Real estate investing is one of the best ways to hedge against inflation, generate consistent cash flow, and take advantage of appreciating assets. In fact, real estate investing is one of the three ways that famed investor Warren Buffet recommends to build generational wealth.
A new phenomenon that is gaining popularity is virtual real estate investing. This fairly new investing strategy allows you to buy and invest in real estate while sometimes hundreds or thousands of miles away.
Is virtual real estate investing worth it in 2023? This article discusses virtual real estate investing, how it works, and if it’s right for you and your investing strategy.
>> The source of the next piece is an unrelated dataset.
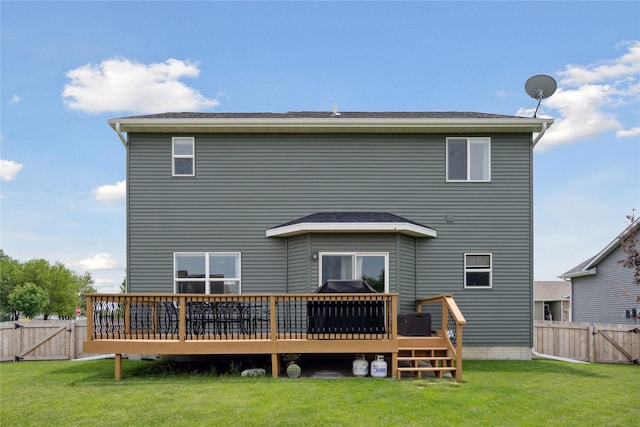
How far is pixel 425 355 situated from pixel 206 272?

What is virtual real estate investing?
Virtual real estate investing is the ability to invest in properties through the internet, often without seeing the property in person. With online tools like Zillow, Trulia, and Realtor.com, you can browse thousands of listings, schedule virtual tours, and submit offers on homes that are outside of your immediate area.
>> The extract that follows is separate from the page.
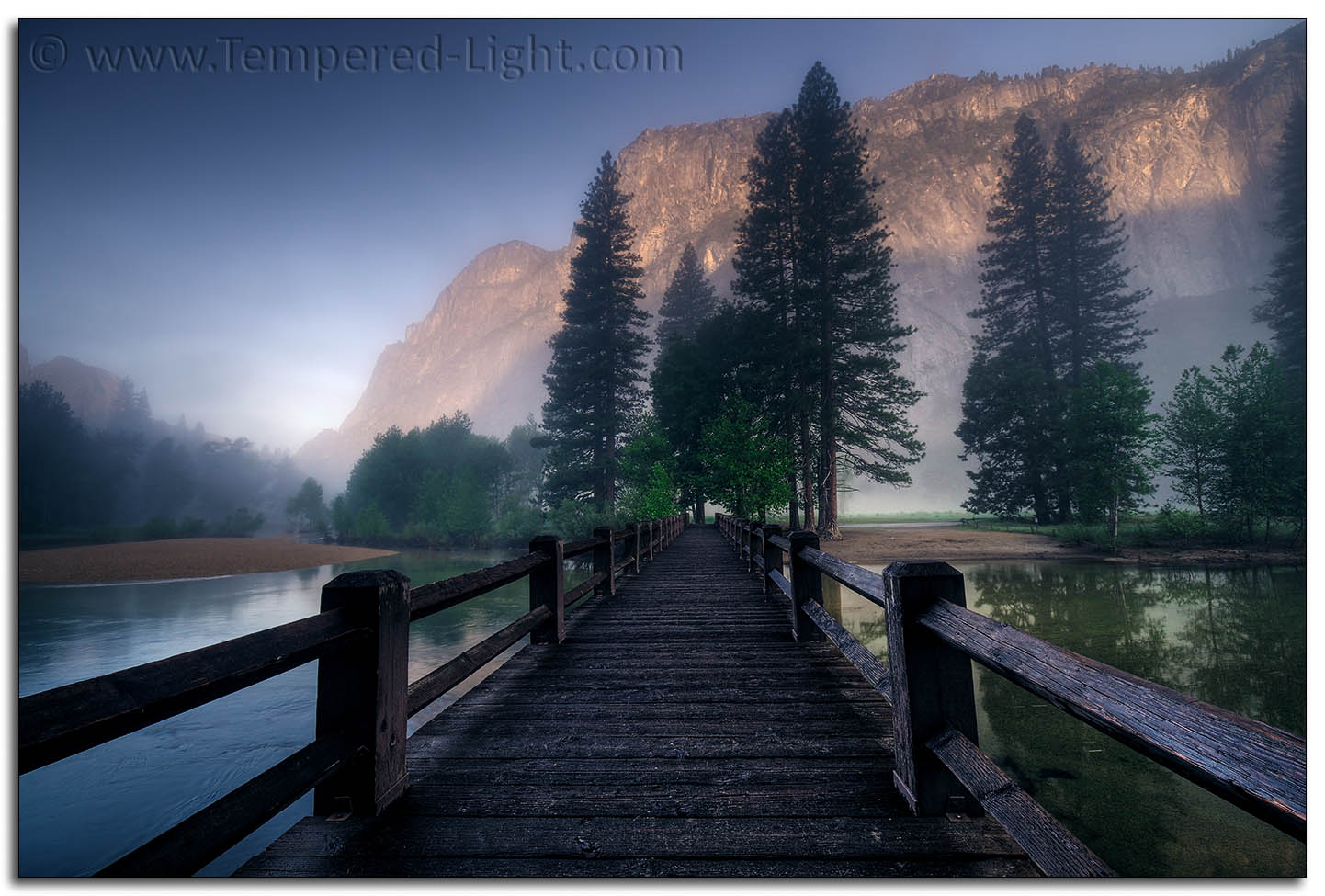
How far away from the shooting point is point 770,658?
16.2 feet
Virtual real estate investing benefits
Virtual real estate investing has its pros and cons. Here are just a few of the benefits you’ll find if you decide to invest using virtual real estate:
- Remote real estate investing. Virtual real estate investing allows you to run your real estate investing business remotely without seeing your investment property or doing general maintenance yourself.
- More deals. You can acquire more real estate deals with virtual real estate investing since you don’t need to tour each home and go through the typical home buying process. Acquiring more deals allows you to scale your real estate investing business faster than if you were investing in properties the traditional way.
- Buy homes for less. Virtual real estate investors may be able to get a better deal on their investments since they often buy the home as is and waive contingencies in order to secure the deal.
Drawbacks of virtual real estate investing
While virtual real estate has some significant benefits, it’s certainly not right for everyone. One of the biggest drawbacks that deter most potential virtual real estate investors is that virtual real estate investing may be riskier since you buy properties without seeing them in person.
Additionally, virtual real estate investing can be difficult to manage and maintain. Someone will need to be present at the home periodically for general maintenance. This means you’ll need to hire a team to handle property management and dealing with day-to-day issues that your tenants face, which eats into your profit from the rental income.
Lastly, virtual real estate investing in other states can be difficult since each state has their own laws regarding real estate. Laws surrounding security deposits, property rights, and contracts vary from state to state, so investors must be knowledgeable in all areas of real estate investing.
Virtual real estate investing is a relatively new type of real estate investing that is becoming more popular among young investors. Online tools allow you to virtually tour homes, communicate with real estate agents, and make offers faster than before. However, virtual real estate investing has some drawbacks you should consider before deciding on this new investing strategy.